Izzy's, Sebastian Joe's, Dairy Queen, and more: Who makes the best root beer float?
Summer is the season for root beer floats, when we can burn off the calories from such sugary indulgences on a bike or the baseball diamond. We here at The Hot Dish decided to stage a float fight at a few of the Cities' ice cream hot spots: Izzy's Ice Cream, Minnesota's oldest Dairy Queen in Roseville, Sebastian Joe's Ice Cream Cafe, and the concessions stand at Lake Harriet.
Izzy's Ice Cream
The price tag for Izzy's root beer float ($5.75) made us raise our eyebrows at first, but we discovered the float made a healthy helping for two. Izzy's uses Sprecher Root Beer, made in Milwaukee, which was the favorite in a taste test of 25 root beers for the New York Times' food and wine writer Eric Asimov. To sweeten the deal, at Izzy's they don't just top off the float with root beer--they hand over the whole bottle. Izzy's also lets you choose which ice cream to add to the float. While one employee's mother had just come in for a float with soy blueberry ice cream, we stayed closer to the classic version, jazzing it up just a bit with vanilla bean ice cream.

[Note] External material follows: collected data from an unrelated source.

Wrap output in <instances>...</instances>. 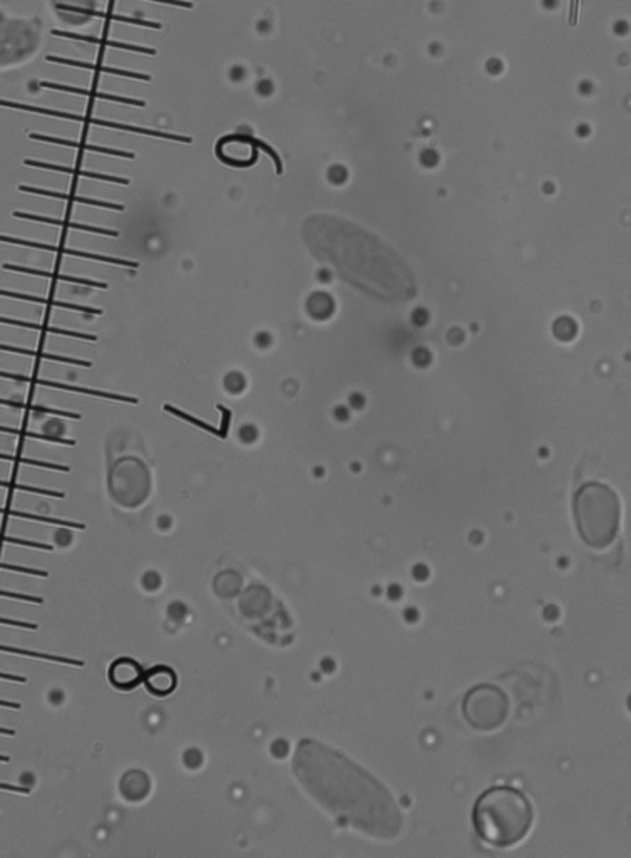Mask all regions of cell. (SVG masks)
Masks as SVG:
<instances>
[{
    "instance_id": "cell-27",
    "label": "cell",
    "mask_w": 631,
    "mask_h": 858,
    "mask_svg": "<svg viewBox=\"0 0 631 858\" xmlns=\"http://www.w3.org/2000/svg\"><path fill=\"white\" fill-rule=\"evenodd\" d=\"M0 404H6V406H12V408H19V409H24V408H26V404H24V403H17V401H7V399H0Z\"/></svg>"
},
{
    "instance_id": "cell-19",
    "label": "cell",
    "mask_w": 631,
    "mask_h": 858,
    "mask_svg": "<svg viewBox=\"0 0 631 858\" xmlns=\"http://www.w3.org/2000/svg\"><path fill=\"white\" fill-rule=\"evenodd\" d=\"M0 459H7V461H17V463H24V464H34V466L51 468V470L69 471V468L68 466H62V464L44 463V461H37V459H26V458H19V456H10V454H3V453H0Z\"/></svg>"
},
{
    "instance_id": "cell-8",
    "label": "cell",
    "mask_w": 631,
    "mask_h": 858,
    "mask_svg": "<svg viewBox=\"0 0 631 858\" xmlns=\"http://www.w3.org/2000/svg\"><path fill=\"white\" fill-rule=\"evenodd\" d=\"M14 217L15 218H24V220H32V222H44L49 223V225H57V227H69L74 228V230H81V231H91V233H99V235H109V237H118V231L116 230H107V228H98V227H91V225H84V223H74V222H64V220H57V218H49V217H37V215H31V213H22V211H14Z\"/></svg>"
},
{
    "instance_id": "cell-14",
    "label": "cell",
    "mask_w": 631,
    "mask_h": 858,
    "mask_svg": "<svg viewBox=\"0 0 631 858\" xmlns=\"http://www.w3.org/2000/svg\"><path fill=\"white\" fill-rule=\"evenodd\" d=\"M0 324H10V325H17V327H26V329H36V330H45V332H51V334H59V335H69V337H76V339H84V341H95V335L93 334H82V332H74V330H65V329H59V327H49V325H39L34 324V322H22L17 321V319H9V317H0Z\"/></svg>"
},
{
    "instance_id": "cell-1",
    "label": "cell",
    "mask_w": 631,
    "mask_h": 858,
    "mask_svg": "<svg viewBox=\"0 0 631 858\" xmlns=\"http://www.w3.org/2000/svg\"><path fill=\"white\" fill-rule=\"evenodd\" d=\"M293 771L337 822L373 838L392 840L400 833L404 820L389 790L343 754L305 740L295 753Z\"/></svg>"
},
{
    "instance_id": "cell-12",
    "label": "cell",
    "mask_w": 631,
    "mask_h": 858,
    "mask_svg": "<svg viewBox=\"0 0 631 858\" xmlns=\"http://www.w3.org/2000/svg\"><path fill=\"white\" fill-rule=\"evenodd\" d=\"M36 384L39 385H47V388H56V389H64V391H70V392H82V394L87 396H98V397H104V399H113V401H124V403H131V404H138V399L136 397H130V396H118V394H109V392H104V391H95V389H87V388H77V385H70V384H61V383H52V381H44V379H34Z\"/></svg>"
},
{
    "instance_id": "cell-24",
    "label": "cell",
    "mask_w": 631,
    "mask_h": 858,
    "mask_svg": "<svg viewBox=\"0 0 631 858\" xmlns=\"http://www.w3.org/2000/svg\"><path fill=\"white\" fill-rule=\"evenodd\" d=\"M218 409H221V413H223V422H221V429H219V434H221V438H226V431H228V426H230L231 413L223 408V406H218Z\"/></svg>"
},
{
    "instance_id": "cell-21",
    "label": "cell",
    "mask_w": 631,
    "mask_h": 858,
    "mask_svg": "<svg viewBox=\"0 0 631 858\" xmlns=\"http://www.w3.org/2000/svg\"><path fill=\"white\" fill-rule=\"evenodd\" d=\"M0 487L3 488H15V490H22V491H32V493H42V495H51V496H59L62 498V493L59 491H49V490H39V488H32V487H24V484H17V483H9V482H2L0 480Z\"/></svg>"
},
{
    "instance_id": "cell-16",
    "label": "cell",
    "mask_w": 631,
    "mask_h": 858,
    "mask_svg": "<svg viewBox=\"0 0 631 858\" xmlns=\"http://www.w3.org/2000/svg\"><path fill=\"white\" fill-rule=\"evenodd\" d=\"M32 138H34V139H42V141H49V143H57V144H65V146H74V148H84V149H89V151H98V153H106V155H114V156H123V158H134V155H132V153H124V151H118V149H109V148H99V146H91V144H84V143H76V141H65V139H59V138H49V136H37V135H32Z\"/></svg>"
},
{
    "instance_id": "cell-6",
    "label": "cell",
    "mask_w": 631,
    "mask_h": 858,
    "mask_svg": "<svg viewBox=\"0 0 631 858\" xmlns=\"http://www.w3.org/2000/svg\"><path fill=\"white\" fill-rule=\"evenodd\" d=\"M65 22L84 24L95 15V0H54Z\"/></svg>"
},
{
    "instance_id": "cell-3",
    "label": "cell",
    "mask_w": 631,
    "mask_h": 858,
    "mask_svg": "<svg viewBox=\"0 0 631 858\" xmlns=\"http://www.w3.org/2000/svg\"><path fill=\"white\" fill-rule=\"evenodd\" d=\"M575 520L581 540L595 550L606 549L620 530L616 495L603 484H584L575 496Z\"/></svg>"
},
{
    "instance_id": "cell-10",
    "label": "cell",
    "mask_w": 631,
    "mask_h": 858,
    "mask_svg": "<svg viewBox=\"0 0 631 858\" xmlns=\"http://www.w3.org/2000/svg\"><path fill=\"white\" fill-rule=\"evenodd\" d=\"M20 192H27V193H34V194H45V197H51V198H61V200H70V201H76V203H84V205H94V206H101V208H111V210H118L123 211L124 206L118 205V203H109V201H99V200H93V198H86V197H74V194H64L59 192H51V190H39V188H32V186H20Z\"/></svg>"
},
{
    "instance_id": "cell-28",
    "label": "cell",
    "mask_w": 631,
    "mask_h": 858,
    "mask_svg": "<svg viewBox=\"0 0 631 858\" xmlns=\"http://www.w3.org/2000/svg\"><path fill=\"white\" fill-rule=\"evenodd\" d=\"M0 704H2V706H14V707H17V704H12V703H6V700H0Z\"/></svg>"
},
{
    "instance_id": "cell-18",
    "label": "cell",
    "mask_w": 631,
    "mask_h": 858,
    "mask_svg": "<svg viewBox=\"0 0 631 858\" xmlns=\"http://www.w3.org/2000/svg\"><path fill=\"white\" fill-rule=\"evenodd\" d=\"M164 409H166V411H168V413H171V414H174V416H178V417H181V420H185V421H188V422H193V424H194V426H198V428H201V429H205V431H208V433H211V434H215V436H219V438H221V434H219V429H217V428H215V426H211V424H208V422H203V421H199V420H196V417H193V416H189V414H186V413H182V411H181V409H176V408H173V406H171V404H166V406H164Z\"/></svg>"
},
{
    "instance_id": "cell-23",
    "label": "cell",
    "mask_w": 631,
    "mask_h": 858,
    "mask_svg": "<svg viewBox=\"0 0 631 858\" xmlns=\"http://www.w3.org/2000/svg\"><path fill=\"white\" fill-rule=\"evenodd\" d=\"M258 436V431H256L253 426H243L242 429H240V439H242L243 443H253Z\"/></svg>"
},
{
    "instance_id": "cell-17",
    "label": "cell",
    "mask_w": 631,
    "mask_h": 858,
    "mask_svg": "<svg viewBox=\"0 0 631 858\" xmlns=\"http://www.w3.org/2000/svg\"><path fill=\"white\" fill-rule=\"evenodd\" d=\"M0 431H2V433L19 434V436H27V438H34V439H44V441H51V443H61V445H68V446L76 445V441H74V439H65V438H59V436H49V434H37V433H31V431H20V429L6 428V426H0Z\"/></svg>"
},
{
    "instance_id": "cell-9",
    "label": "cell",
    "mask_w": 631,
    "mask_h": 858,
    "mask_svg": "<svg viewBox=\"0 0 631 858\" xmlns=\"http://www.w3.org/2000/svg\"><path fill=\"white\" fill-rule=\"evenodd\" d=\"M0 296L2 297H10V298H20V300H27V302H37V304H45V305H54V307H61V309H70V310H79V312H86V314H95V316H101L102 310L101 309H93V307H86V305H76V304H69V302H59V300H51V298H44V297H36V296H26V293H19V292H10V290H0Z\"/></svg>"
},
{
    "instance_id": "cell-4",
    "label": "cell",
    "mask_w": 631,
    "mask_h": 858,
    "mask_svg": "<svg viewBox=\"0 0 631 858\" xmlns=\"http://www.w3.org/2000/svg\"><path fill=\"white\" fill-rule=\"evenodd\" d=\"M42 43V24L34 19L9 17L0 12V69L31 59Z\"/></svg>"
},
{
    "instance_id": "cell-5",
    "label": "cell",
    "mask_w": 631,
    "mask_h": 858,
    "mask_svg": "<svg viewBox=\"0 0 631 858\" xmlns=\"http://www.w3.org/2000/svg\"><path fill=\"white\" fill-rule=\"evenodd\" d=\"M464 718L472 728L491 731L508 718L509 700L499 687L479 684L467 692L462 703Z\"/></svg>"
},
{
    "instance_id": "cell-2",
    "label": "cell",
    "mask_w": 631,
    "mask_h": 858,
    "mask_svg": "<svg viewBox=\"0 0 631 858\" xmlns=\"http://www.w3.org/2000/svg\"><path fill=\"white\" fill-rule=\"evenodd\" d=\"M533 805L522 791L494 786L476 799L472 825L485 843L508 848L526 838L533 827Z\"/></svg>"
},
{
    "instance_id": "cell-11",
    "label": "cell",
    "mask_w": 631,
    "mask_h": 858,
    "mask_svg": "<svg viewBox=\"0 0 631 858\" xmlns=\"http://www.w3.org/2000/svg\"><path fill=\"white\" fill-rule=\"evenodd\" d=\"M3 268H6V270H12V272H22V273H29V275H39V277H47V279H57V280H64V282H72V284L87 285V287L107 289V284H102V282H94V280H87V279H79V277H72V275H59V273H51V272H44V270H36V268H26V267H20V265H10V263H6V265H3Z\"/></svg>"
},
{
    "instance_id": "cell-7",
    "label": "cell",
    "mask_w": 631,
    "mask_h": 858,
    "mask_svg": "<svg viewBox=\"0 0 631 858\" xmlns=\"http://www.w3.org/2000/svg\"><path fill=\"white\" fill-rule=\"evenodd\" d=\"M111 679L118 687H132L139 682L141 667L130 659L118 661L111 669Z\"/></svg>"
},
{
    "instance_id": "cell-25",
    "label": "cell",
    "mask_w": 631,
    "mask_h": 858,
    "mask_svg": "<svg viewBox=\"0 0 631 858\" xmlns=\"http://www.w3.org/2000/svg\"><path fill=\"white\" fill-rule=\"evenodd\" d=\"M0 377H6V379H14V381H19V383H34V379H31V377H27V376L10 374V372H3V371H0Z\"/></svg>"
},
{
    "instance_id": "cell-29",
    "label": "cell",
    "mask_w": 631,
    "mask_h": 858,
    "mask_svg": "<svg viewBox=\"0 0 631 858\" xmlns=\"http://www.w3.org/2000/svg\"><path fill=\"white\" fill-rule=\"evenodd\" d=\"M0 760H3V761H7V758H3V756H0Z\"/></svg>"
},
{
    "instance_id": "cell-20",
    "label": "cell",
    "mask_w": 631,
    "mask_h": 858,
    "mask_svg": "<svg viewBox=\"0 0 631 858\" xmlns=\"http://www.w3.org/2000/svg\"><path fill=\"white\" fill-rule=\"evenodd\" d=\"M244 385H247V383H244V377L240 374V372H230V374L225 377V389L233 392V394L242 392Z\"/></svg>"
},
{
    "instance_id": "cell-13",
    "label": "cell",
    "mask_w": 631,
    "mask_h": 858,
    "mask_svg": "<svg viewBox=\"0 0 631 858\" xmlns=\"http://www.w3.org/2000/svg\"><path fill=\"white\" fill-rule=\"evenodd\" d=\"M146 682L149 689L155 694H168V692L173 691L176 679H174L171 671L166 669V667H156L149 673Z\"/></svg>"
},
{
    "instance_id": "cell-26",
    "label": "cell",
    "mask_w": 631,
    "mask_h": 858,
    "mask_svg": "<svg viewBox=\"0 0 631 858\" xmlns=\"http://www.w3.org/2000/svg\"><path fill=\"white\" fill-rule=\"evenodd\" d=\"M270 341H272V339H270V335H268V334H260V335H256V344H258L260 347H267V346H270Z\"/></svg>"
},
{
    "instance_id": "cell-22",
    "label": "cell",
    "mask_w": 631,
    "mask_h": 858,
    "mask_svg": "<svg viewBox=\"0 0 631 858\" xmlns=\"http://www.w3.org/2000/svg\"><path fill=\"white\" fill-rule=\"evenodd\" d=\"M45 431H47V433H49V436H59L61 438V434L64 433L65 428H64V424H62L61 421L52 420V421H47V424H45Z\"/></svg>"
},
{
    "instance_id": "cell-15",
    "label": "cell",
    "mask_w": 631,
    "mask_h": 858,
    "mask_svg": "<svg viewBox=\"0 0 631 858\" xmlns=\"http://www.w3.org/2000/svg\"><path fill=\"white\" fill-rule=\"evenodd\" d=\"M26 164H31V167H37V168H47V169H54V171H62V173H70V175H77V176H86V178H95V180H102V181H113V183H121V185H130V181L126 180V178H118V176H109V175H99V173H91V171H84V169H76V168H65V167H59V164H51V163H37V161L32 160H26Z\"/></svg>"
}]
</instances>
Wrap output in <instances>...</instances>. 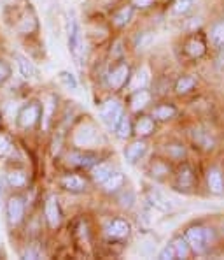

The Dairy Queen didn't advertise root beer floats, but we got a small for $3.10. It was what you would expect from DQ--the classic swirl on the soft serve was pretty, but both the ice cream and the root beer (of unknown origin) were sickeningly sweet. The proportions were also out of whack, since we ran out of root beer long before we had finished the ice cream. The good news? Soft serve doesn't dissolve as quickly as ordinary ice cream, so there's not the usual aftermath of frothy, flat, watered-down root beer.
Sebastian Joe's didn't have root beer floats on its menu either, though it does have an entire menu devoted to floats made with Monin flavored syrups. We got a root beer float ($4.85 with tax) made with vanilla ice cream (no other flavors were offered) and Barq's root beer. The root beer was sweet, but the ice cream was Sebastian Joe's usual high quality. Our biggest complaint--flimsy spoons made it tough to get a bite of the soda-suspended ice cream.
Concessions at Lake Harriet
Ice cream floats are $3.50 at Lake Harriet, where the seating area overlooks anchored sailboats and passing joggers and cyclists. This was a classic root beer float, with root beer that wasn't overly sweet and ice cream that dissolved almost as quickly as we could eat it. The only problem was technical: The concessions stand didn't have straws. Sure, that might be more eco-friendly, but I prefer attacking a root beer float armed with a spoon and straw for alternating bites of ice cream with sips of root beer. The winner: Izzy's root beer float won us over by using premium root beer, giving us a choice of ice cream flavors, and for easily feeding two people. Sebastian Joe's would probably allow ice cream substitutions, but its root beer was an afterthought, and the portion was petite compared to Izzy's. We liked the nostalgia of going to Dairy Queen and the people-watching at Lake Harriet, but the floats weren't great.